**Work request**
All entries should be copied exactly; the pictures stay out.

*** Record extracts Section Begins ***

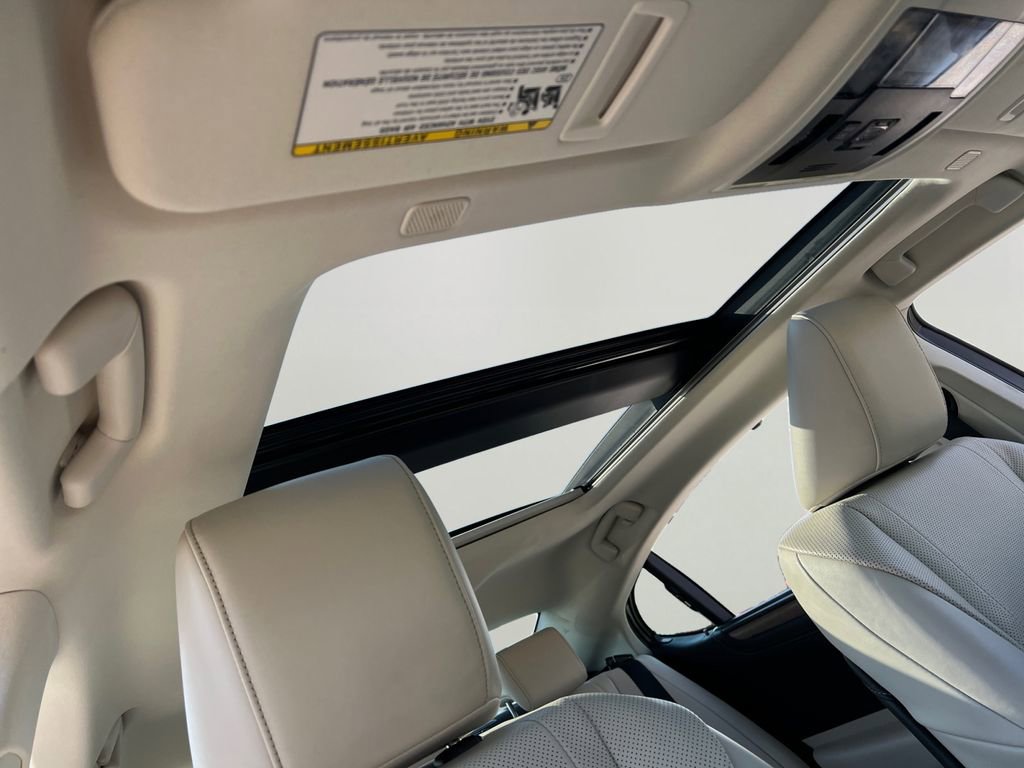 Used 2024 Lexus ES 350 Ultra Luxury w/ Accessory Package (Z2) image 7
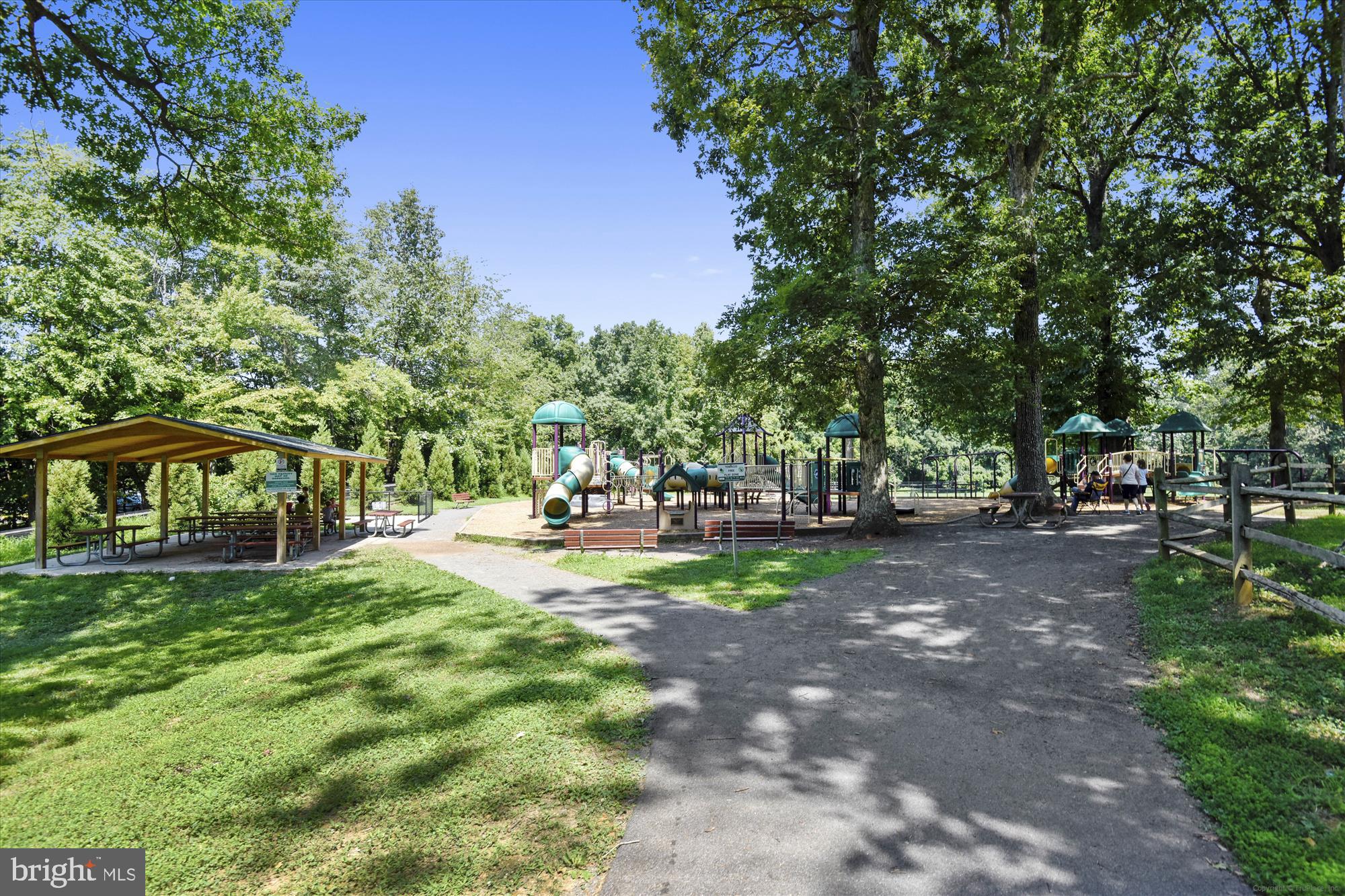 LOCUST HILL - Residential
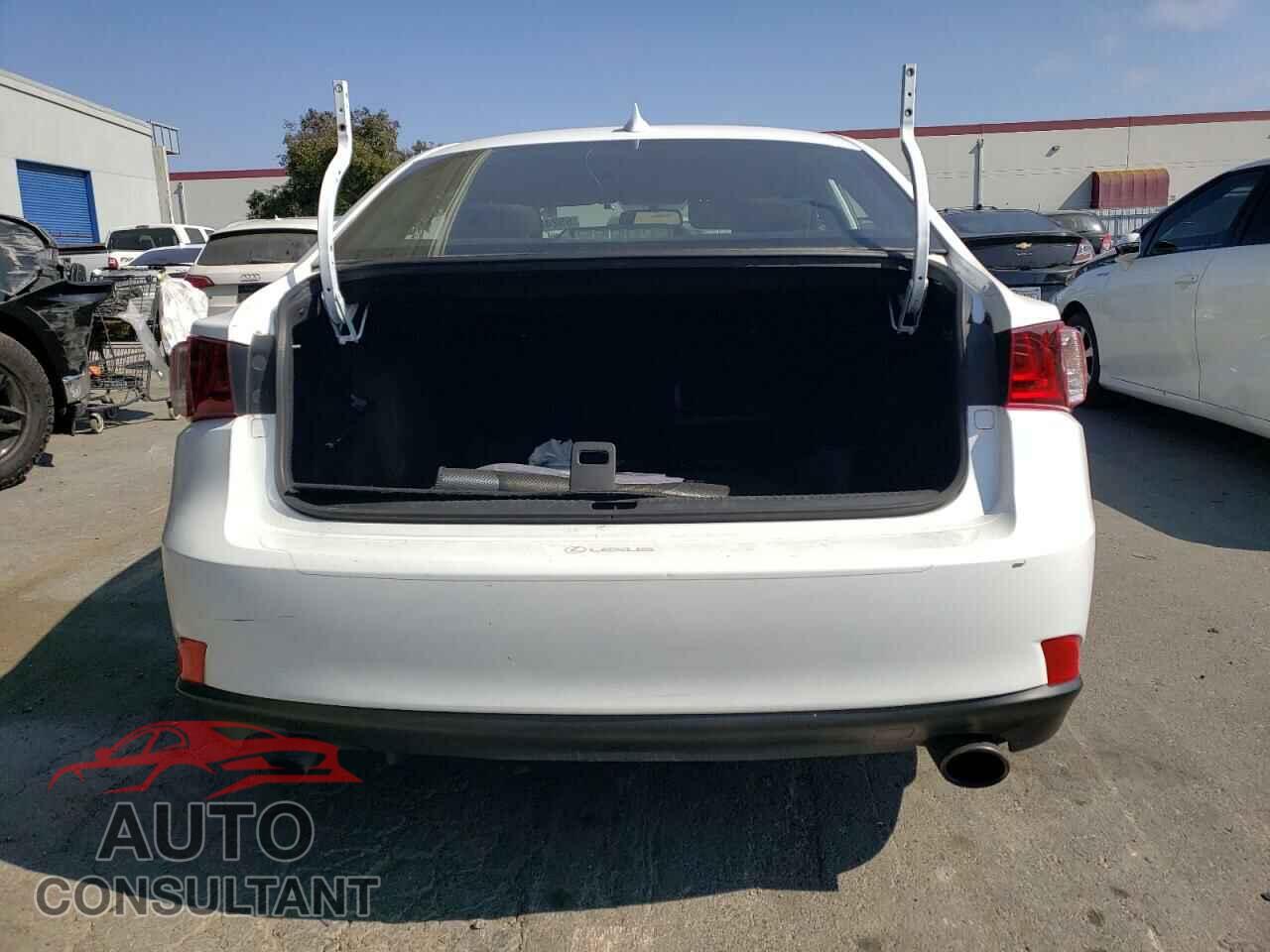 LEXUS IS 2016 - JTHBE1D25G5025130
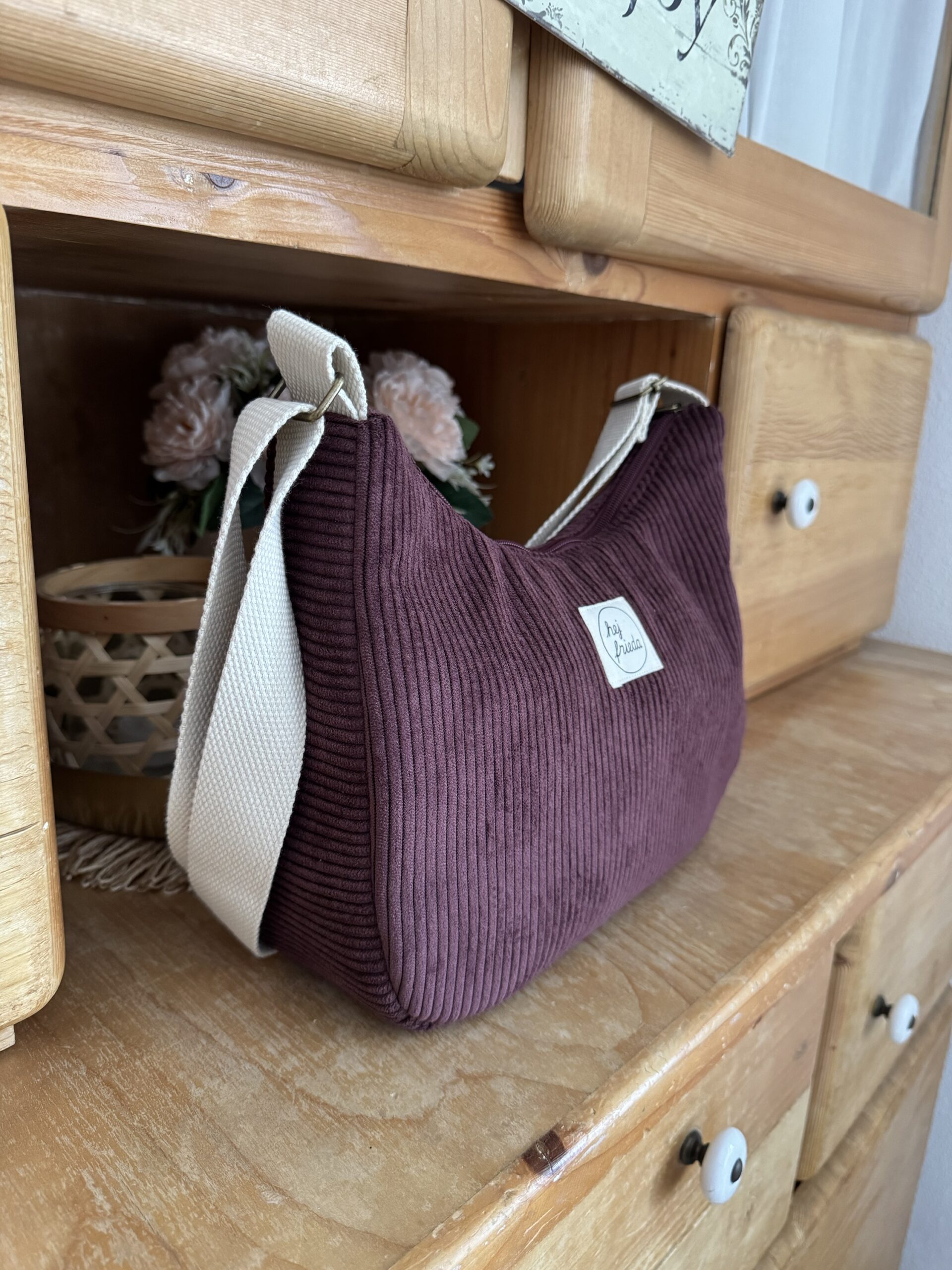 MAJA Crossbody-Bag Cord beere – Bild 5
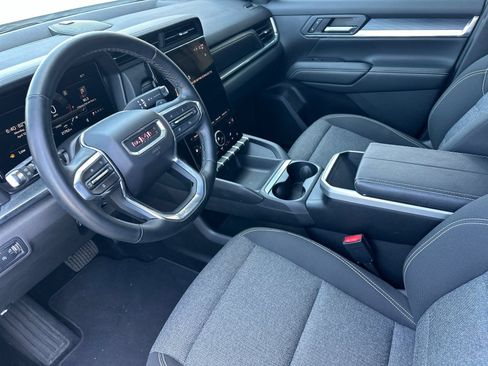 Used 2025 GMC Terrain Elevation AWD/4WD image 12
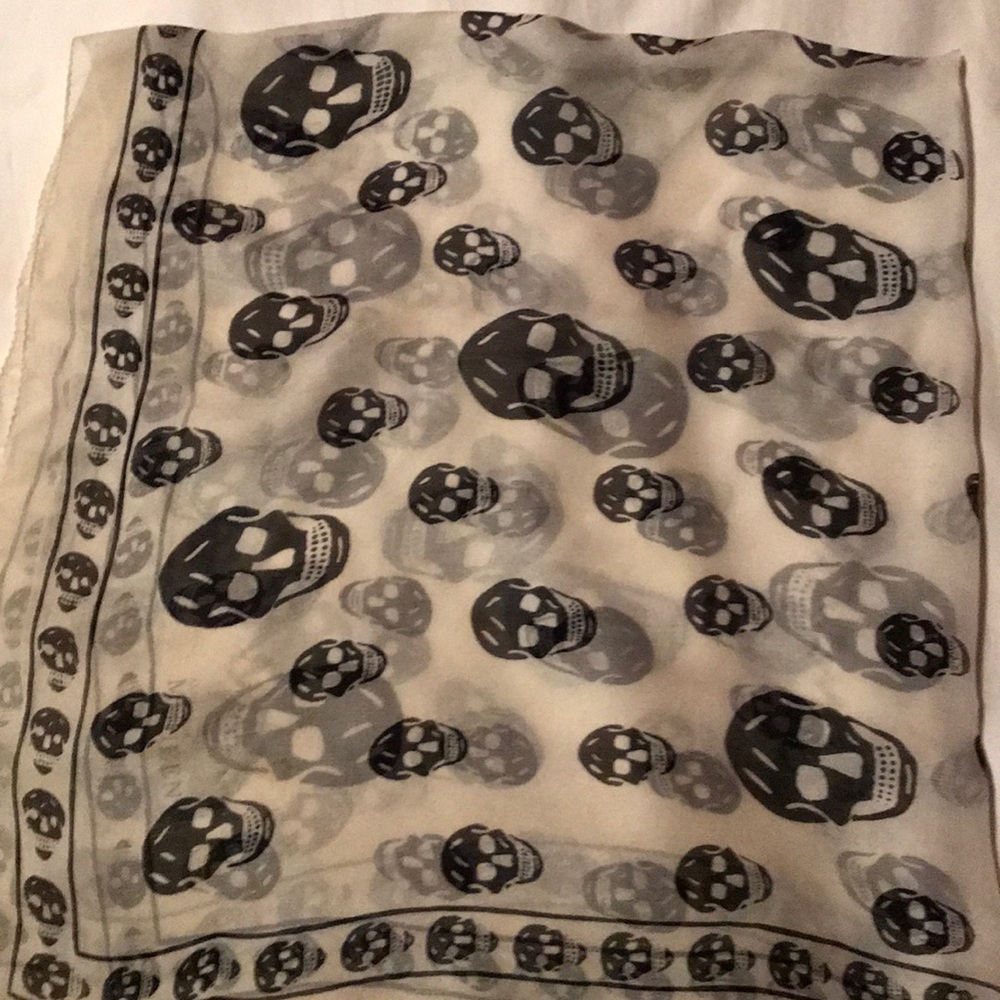 Alexander McQueen silk skull scarf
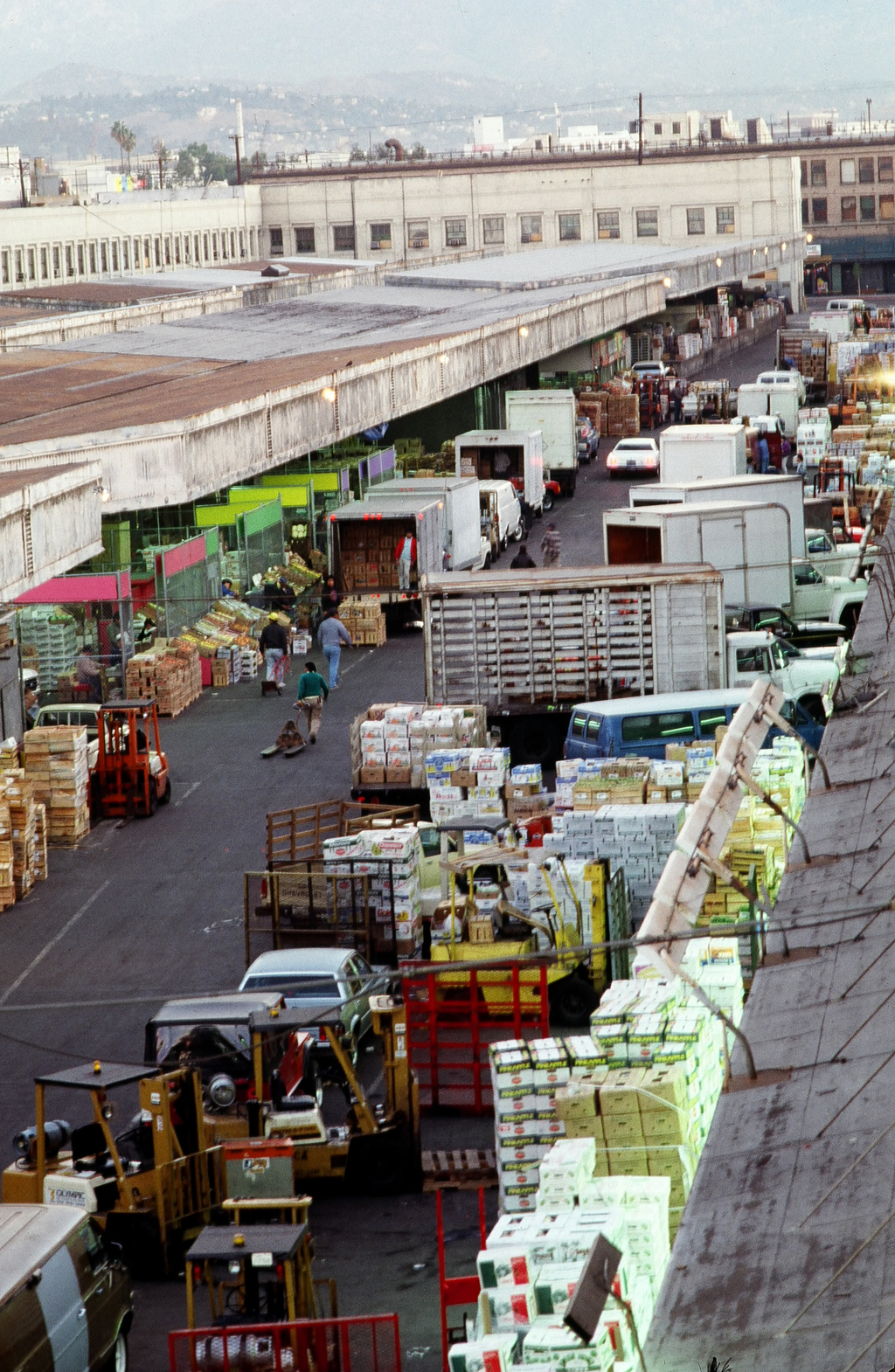 https://lowe-re.com/app/uploads/2022/08/Seventh-Street-Produce-Mart2.jpg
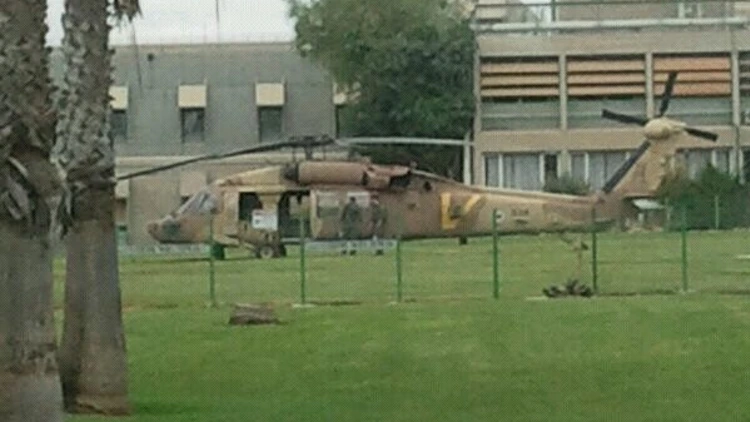 מסוק נוחת בבית החולים סורוקה לאחר תאונת אימונים ליד עלומים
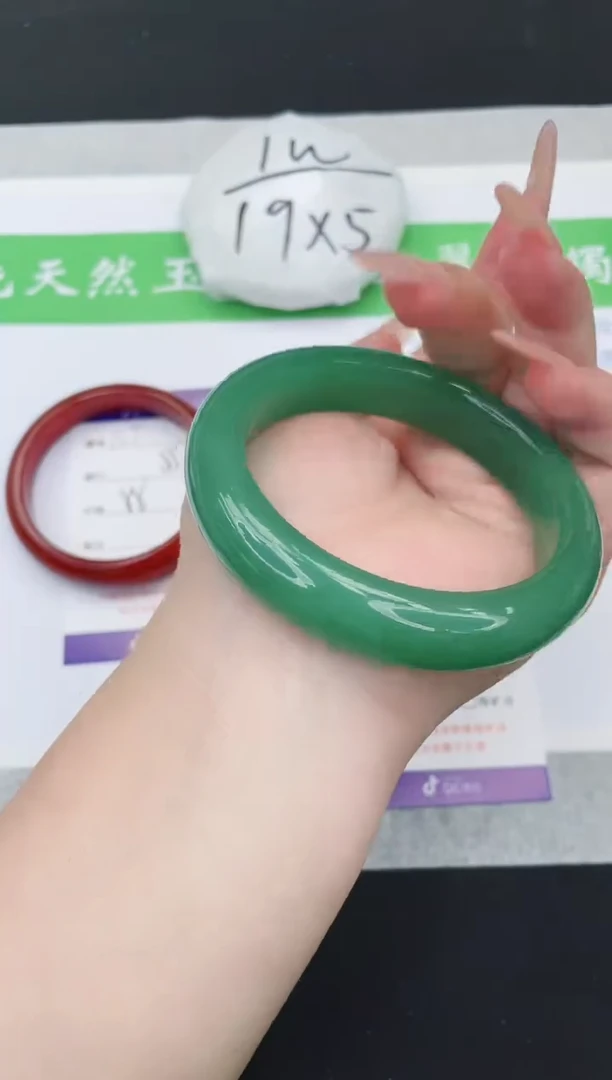 【闪购商品】石英质玉手镯未镶嵌D108-60+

*** Record extracts Section Ends ***

**Exercise result**
 Used 2024 Lexus ES 350 Ultra Luxury w/ Accessory Package (Z2) image 7
 LOCUST HILL - Residential
 LEXUS IS 2016 - JTHBE1D25G5025130
 MAJA Crossbody-Bag Cord beere – Bild 5
 Used 2025 GMC Terrain Elevation AWD/4WD image 12
 Alexander McQueen silk skull scarf
 https://lowe-re.com/app/uploads/2022/08/Seventh-Street-Produce-Mart2.jpg
 מסוק נוחת בבית החולים סורוקה לאחר תאונת אימונים ליד עלומים
 【闪购商品】石英质玉手镯未镶嵌D108-60+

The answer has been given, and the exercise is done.